When you have a craving for cookies, waiting an additional 30 minutes for the dough to chill may not seem worthwhile, but our experts say it's a step that's entirely worth adding to your baking routine. "In terms of flavor, you'll notice more depth of flavor from the vanilla and the sugar will taste sweeter. In terms of texture, chilled cookie dough produces a more evenly golden-brown cookie with a crisper edge and chewier center," says Haught Brown.

How Long to Refrigerate Cookie Dough

As a general rule of thumb, you should refrigerate cookie dough for at least 30 minutes and up to 24 hours. More than that and you won't see a noticeable difference in the final product, says Haught Brown. Once the dough has chilled, let it warm up at room temperature until it's just pliable (about five to ten minutes); letting it get to be too warm will defeat the purpose of chilling the dough at all.

To make forming the chilled cookie dough more manageable, Schreiber pre-portions the dough by scooping balls of dough into individual cookies, placing them on a sheet pan or in a Ziploc bag, chilling, and then baking right away.

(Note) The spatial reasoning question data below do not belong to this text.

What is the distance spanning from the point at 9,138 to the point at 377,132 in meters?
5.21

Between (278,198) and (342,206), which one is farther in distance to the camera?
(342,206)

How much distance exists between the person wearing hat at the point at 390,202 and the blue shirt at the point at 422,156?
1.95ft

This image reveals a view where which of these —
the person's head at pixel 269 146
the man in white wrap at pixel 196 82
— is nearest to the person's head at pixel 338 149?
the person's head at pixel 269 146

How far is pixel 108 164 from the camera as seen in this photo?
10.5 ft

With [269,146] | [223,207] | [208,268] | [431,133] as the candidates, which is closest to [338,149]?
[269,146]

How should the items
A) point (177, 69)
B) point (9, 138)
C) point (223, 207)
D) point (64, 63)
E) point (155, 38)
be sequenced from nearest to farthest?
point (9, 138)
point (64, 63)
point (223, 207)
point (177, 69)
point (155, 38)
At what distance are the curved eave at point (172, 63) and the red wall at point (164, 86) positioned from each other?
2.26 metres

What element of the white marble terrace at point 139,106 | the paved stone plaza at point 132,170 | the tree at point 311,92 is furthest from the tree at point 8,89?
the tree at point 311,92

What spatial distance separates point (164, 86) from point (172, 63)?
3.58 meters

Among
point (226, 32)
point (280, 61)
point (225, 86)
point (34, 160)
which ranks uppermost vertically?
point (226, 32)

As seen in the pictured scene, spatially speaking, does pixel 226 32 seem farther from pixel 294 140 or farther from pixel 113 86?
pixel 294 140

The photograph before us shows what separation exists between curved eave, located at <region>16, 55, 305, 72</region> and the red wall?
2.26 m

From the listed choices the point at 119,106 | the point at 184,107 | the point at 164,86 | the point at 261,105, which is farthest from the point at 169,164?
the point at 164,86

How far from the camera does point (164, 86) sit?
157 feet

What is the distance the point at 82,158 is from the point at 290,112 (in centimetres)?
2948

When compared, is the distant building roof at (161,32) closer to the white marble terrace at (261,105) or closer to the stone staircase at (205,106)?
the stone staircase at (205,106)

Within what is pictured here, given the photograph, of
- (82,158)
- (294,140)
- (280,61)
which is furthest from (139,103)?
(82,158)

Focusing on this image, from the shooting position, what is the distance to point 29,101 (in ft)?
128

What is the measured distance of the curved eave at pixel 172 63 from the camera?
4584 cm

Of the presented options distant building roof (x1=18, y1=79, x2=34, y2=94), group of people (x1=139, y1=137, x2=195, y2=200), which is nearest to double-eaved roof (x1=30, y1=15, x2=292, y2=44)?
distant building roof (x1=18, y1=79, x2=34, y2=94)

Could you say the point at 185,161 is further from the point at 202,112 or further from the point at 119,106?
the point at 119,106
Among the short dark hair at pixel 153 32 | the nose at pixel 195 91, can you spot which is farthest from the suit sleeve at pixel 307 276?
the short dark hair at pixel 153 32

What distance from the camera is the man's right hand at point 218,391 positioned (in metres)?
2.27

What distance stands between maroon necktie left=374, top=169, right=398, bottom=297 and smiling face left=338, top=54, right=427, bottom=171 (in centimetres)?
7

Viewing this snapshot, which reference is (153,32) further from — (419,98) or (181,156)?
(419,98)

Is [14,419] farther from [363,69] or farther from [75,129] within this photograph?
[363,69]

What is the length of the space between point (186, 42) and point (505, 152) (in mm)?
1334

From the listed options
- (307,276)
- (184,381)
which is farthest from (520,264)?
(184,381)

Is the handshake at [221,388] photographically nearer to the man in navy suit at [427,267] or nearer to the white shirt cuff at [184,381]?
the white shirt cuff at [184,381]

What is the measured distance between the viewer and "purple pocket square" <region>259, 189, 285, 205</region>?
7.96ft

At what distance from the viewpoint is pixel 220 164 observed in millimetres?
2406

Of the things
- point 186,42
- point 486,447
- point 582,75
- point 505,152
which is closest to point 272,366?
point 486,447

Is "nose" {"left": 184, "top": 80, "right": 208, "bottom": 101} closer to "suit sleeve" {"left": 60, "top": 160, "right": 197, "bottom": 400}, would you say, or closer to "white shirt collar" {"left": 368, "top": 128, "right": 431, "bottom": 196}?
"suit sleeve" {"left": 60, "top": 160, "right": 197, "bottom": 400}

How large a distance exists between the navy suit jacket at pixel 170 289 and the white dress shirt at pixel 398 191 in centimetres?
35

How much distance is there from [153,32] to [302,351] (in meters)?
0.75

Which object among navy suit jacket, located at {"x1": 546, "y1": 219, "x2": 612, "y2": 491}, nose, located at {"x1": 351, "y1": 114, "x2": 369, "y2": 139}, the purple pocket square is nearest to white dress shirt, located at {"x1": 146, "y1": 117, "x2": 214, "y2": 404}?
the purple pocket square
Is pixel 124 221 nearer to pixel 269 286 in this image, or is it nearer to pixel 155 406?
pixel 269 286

When to Not Refrigerate Cookie Dough

Alexis's Brown Sugar Chocolate Chip Cookies are a supreme example of when to not refrigerate dough. The goal of this particular recipe is to create super thin, super crispy cookies that spread significantly when baking. Refrigerating the dough would prevent these cookies from spreading the way they're intended to here.

"A tuile cookie, where the appeal is based in the thinness or lacy qualities, is another example when you should bake the cookie dough immediately," says Schreiber. If you like a super soft peanut butter cookie or a cakey snickerdoodle, Haught-Brown says that's another instance when you would not want to refrigerate the dough before baking.